Appendices A through D are a marvelous resource for patients and families.  Appendix A offers brief reviews of numerous current books in the field.  Appendix B is a listing and appraisal of current websites.  Appendix C reviews psychoeducational videotapes from approximately the last decade.  Appendix D is primarily a list of addresses of groups of various kinds involved with BD.  It also lists a few medical journals, more aimed at the technical reader.  Appendix B is the most likely to change with time, given the dynamic nature of the web, but the list of links, and especially the appraisals, are probably one of the most useful parts of the book, especially for families and patients new to BD who are likely bewildered by the meaning and implications of the diagnosis.
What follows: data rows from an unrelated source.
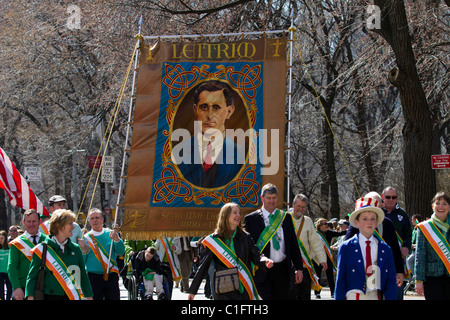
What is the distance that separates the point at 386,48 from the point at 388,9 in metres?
2.21

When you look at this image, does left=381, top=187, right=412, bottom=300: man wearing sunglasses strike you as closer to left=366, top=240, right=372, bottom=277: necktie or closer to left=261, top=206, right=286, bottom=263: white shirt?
left=261, top=206, right=286, bottom=263: white shirt

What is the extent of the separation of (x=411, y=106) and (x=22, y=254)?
891 centimetres

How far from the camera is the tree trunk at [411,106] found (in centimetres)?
1524

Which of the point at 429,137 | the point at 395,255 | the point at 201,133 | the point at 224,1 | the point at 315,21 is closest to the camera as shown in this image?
the point at 395,255

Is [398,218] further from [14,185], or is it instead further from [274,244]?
[14,185]

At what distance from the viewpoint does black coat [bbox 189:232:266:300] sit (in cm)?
796

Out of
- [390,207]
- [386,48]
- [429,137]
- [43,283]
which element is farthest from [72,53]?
[43,283]

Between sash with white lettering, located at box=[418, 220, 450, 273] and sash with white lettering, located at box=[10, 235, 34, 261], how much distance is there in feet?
14.0

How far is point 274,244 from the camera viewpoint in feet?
30.2

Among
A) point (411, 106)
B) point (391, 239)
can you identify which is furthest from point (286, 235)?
point (411, 106)

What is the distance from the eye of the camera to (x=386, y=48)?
17.7 m

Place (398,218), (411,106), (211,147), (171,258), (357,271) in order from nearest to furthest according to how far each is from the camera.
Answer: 1. (357,271)
2. (398,218)
3. (211,147)
4. (411,106)
5. (171,258)
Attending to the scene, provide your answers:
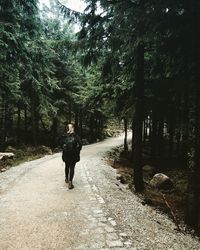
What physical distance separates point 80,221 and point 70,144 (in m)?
4.09

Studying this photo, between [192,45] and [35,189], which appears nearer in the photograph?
[192,45]

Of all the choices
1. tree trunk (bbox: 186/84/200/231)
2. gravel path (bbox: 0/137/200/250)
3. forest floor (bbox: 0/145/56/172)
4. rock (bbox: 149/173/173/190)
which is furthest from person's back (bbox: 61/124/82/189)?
forest floor (bbox: 0/145/56/172)

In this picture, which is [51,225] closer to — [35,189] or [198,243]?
[198,243]

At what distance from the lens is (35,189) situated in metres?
10.9

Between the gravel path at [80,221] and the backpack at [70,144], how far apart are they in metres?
1.36

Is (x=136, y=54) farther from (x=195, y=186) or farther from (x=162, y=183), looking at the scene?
(x=195, y=186)

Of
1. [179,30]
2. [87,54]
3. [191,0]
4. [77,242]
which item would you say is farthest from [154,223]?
[87,54]

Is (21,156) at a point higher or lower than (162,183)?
higher

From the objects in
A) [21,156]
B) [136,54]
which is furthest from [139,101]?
[21,156]

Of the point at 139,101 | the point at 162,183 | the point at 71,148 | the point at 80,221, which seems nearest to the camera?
the point at 80,221

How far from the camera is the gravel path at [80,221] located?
6.13 meters

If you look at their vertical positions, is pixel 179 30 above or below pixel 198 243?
above

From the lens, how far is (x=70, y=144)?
11117 mm

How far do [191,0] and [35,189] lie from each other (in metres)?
7.73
All in all, Torrey and Knable have offered the popular psychiatric literature an immense, complete, and useful resource.  My own knowledge of the disorder, as a psychiatrist-in-training, was certainly enhanced.  I can only expect that, with the exception of the BD sub-specialist, this increase in knowledge, after reading the book, will be the case for anyone with an interest in the field of Bipolar Disorder.


1.      McIntyre R, et al.  Lithium Revisited.  Can J Psychiatry 2001;46:322-327


© 2002 Robert Tarzwell


Robert Tarzwell is currently in his second year of a five-year psychiatry residency at Dalhousie University in Halifax, Nova Scotia, Canada.  He completed his MD at the University of Manitoba in May 2001.  Prior to medical school, he spent 8 years in the Canadian Forces as an Air Navigator, employed on the CP-140 Aurora maritime patrol aircraft.  He also completed a staff tour, acting as Air Force Webmaster and speechwriter for the Commander of the Air Force.  He holds a BA in English Literature from Simon Fraser University in Burnaby, British Columbia, Canada.